Les reproches d’athéisme, dont on charge si libéralement dans notre Occident quiconque ne pense pas comme nous, ont été prodigués aux Chinois. Il faut être aussi inconsidérés que nous le sommes dans toutes nos disputes pour avoir osé traiter d’athée un gouvernement dont presque tous les édits parlent[2] « d’un être suprême, père des peuples, récompensant et punissant avec justice, qui a mis entre l’homme et lui une correspondance de prières et de bienfaits, de fautes et de châtiments ».

Le parti opposé aux jésuites a toujours prétendu que le gouvernement de la Chine était athée, parce que les jésuites en étaient favorisés ; mais il faut que cette rage de parti se taise devant le testament de l’empereur Kang-hi. Le voici :

« Je suis âgé de soixante et dix ans ; j’en ai régné soixante et un ; je dois cette faveur à la protection du ciel, de la terre, de mes ancêtres, et au dieu de toutes les récoltes de l’empire : je ne puis l’attribuer à ma faible vertu. »

Il est vrai que leur religion n’admet point de peines et de récompenses éternelles ; et c’est ce qui fait voir combien cette religion est ancienne. Le Pentateuque ne parle point de l’autre vie dans ses lois : les saducéens, chez les Juifs, ne la crurent jamais.

On a cru que les lettrés chinois n’avaient pas une idée distincte d’un Dieu immatériel ; mais il est injuste d’inférer de là qu’ils sont athées. Les anciens Égyptiens, ces peuples si religieux, n’adoraient pas Isis et Osiris comme de purs esprits. Tous les dieux de l’antiquité étaient adorés sous une forme humaine ; et ce qui montre bien à quel point les hommes sont injustes, c’est que chez les Grecs on flétrissait du nom d’athées ceux qui n’admettaient pas ces dieux corporels, et qui adoraient dans la Divinité une nature inconnue, invisible, inaccessible à nos sens.

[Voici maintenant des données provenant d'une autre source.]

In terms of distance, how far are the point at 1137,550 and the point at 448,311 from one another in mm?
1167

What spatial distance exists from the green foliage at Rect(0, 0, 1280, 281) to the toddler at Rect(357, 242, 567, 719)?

  1. Louis Le Comte, jésuite, alla à Pékin on 1688. On a de lui : Nouveaux Mémoires sur l’état présent de la Chine, 1696, 3 vol. ; et une Lettre à M. le duc du Maine sur les cérémonies de la Chine ; deux ouvrages condamnés à Rome en 1702. (G. A.)
  2. Voyez l’édit de l’empereur Yontchin, rapporté dans les Mémoires de la Chine, rédigés par le jésuite du Halde. Voyez aussi le poëme de l’empereur Kienlong. (Note de Voltaire.)